Sehr geehrte Damen und Herren,

 

wie ich heute in der Zeitung gelesen habe, hat die parlamentarische Enquetekommission, die ein verfasssungsrechtliches Verbot der aktiven Sterbehilfe diskutieren will, die Bürger zur Teilnahme unter dieser E-Mail-Adresse (wuerdevoll.leben@parlament.gv.at) aufgerufen. Hier also der Beitrag, den ich als Bürger zur Diskussion beisteuern möchte:

 

Würdevoll wollen wir alle leben und sterben. Kann es aber Würde ohne Selbstbestimmung über das eigene Leben und Sterben geben? Wenn das Existenzrecht jedes Individuums ernst genommen werden soll, darf es dann zur Existenzpflicht erklärt werden? „Der Suizid ist ein Privileg des Humanen.“ (Jean Améry) Gäbe es nicht die Gefahren des Missbrauchs (einerseits durch psychischen Druck von Angehörigen, andererseits durch politische Gewalt, die ihr Morden bisweilen zynisch als „Euthanasie“ verkauft), wäre die Legitimierung aktiver Sterbehilfe ein Gebot der Humanität. Was offenbar v.a. ÖVP und FPÖ in der Verfassung festzuschreiben planen, ist das genaue Gegenteil davon: ein vorbeugendes Verbot dieser vielleicht in Zukunft einmal möglichen Humanität. Wäre es nicht weitaus sinnvoller, eine Enquetekommission einzurichten, um Wege zur Bannung besagter Missbrauchsgefahren zu diskutieren, anstatt das Kind gleich prophylaktisch mit dem Bade auszuschütten? Wobei das „Kind“ wohl in der Regel eher ein schwer kranker Greis ist, der sich mangels Alternativen gezwungen sieht, aus dem Fenster des Spitals zu springen, in dem er seinem „natürlichen“ Tod entgegenzusiechen aus freier Entscheidung einfach nicht mehr gewillt ist.
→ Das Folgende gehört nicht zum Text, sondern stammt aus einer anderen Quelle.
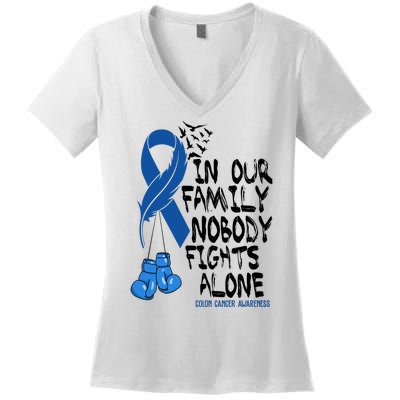 In Our Family Nobody Fights Alone Colon Cancer Awareness Women's V-Neck T-Shirt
Die moderne Palliativmedizin in allen Ehren, aber ob das eigene Leben noch lebenswert ist oder nicht, kann der Betroffene letztlich nur selbst beurteilen. In seinem bekannten Lied „Komm, großer schwarzer Vogel“ gedachte Ludwig Hirsch einer Freundin, die nach einem Unfall vom Hals abwärts gelähmt im Krankenhaus versuchte, sich die lebenserhaltenden Schläuche aus dem Mund zu ziehen. Ich frage mich, ob ich (wenn ich überhaupt noch so lange lebe) in 30, 40 Jahren im Fall des Falles wie Ludwig Hirsch vom Fenstersims meines Spitalszimmers dem großen schwarzen Vogel entgegenspringen muss, oder ob selbiger dann bereits so weit domestiziert ist, dass er vertrauensvoll zu mir kommt, wenn ich nur nachdrücklich genug nach ihm rufe.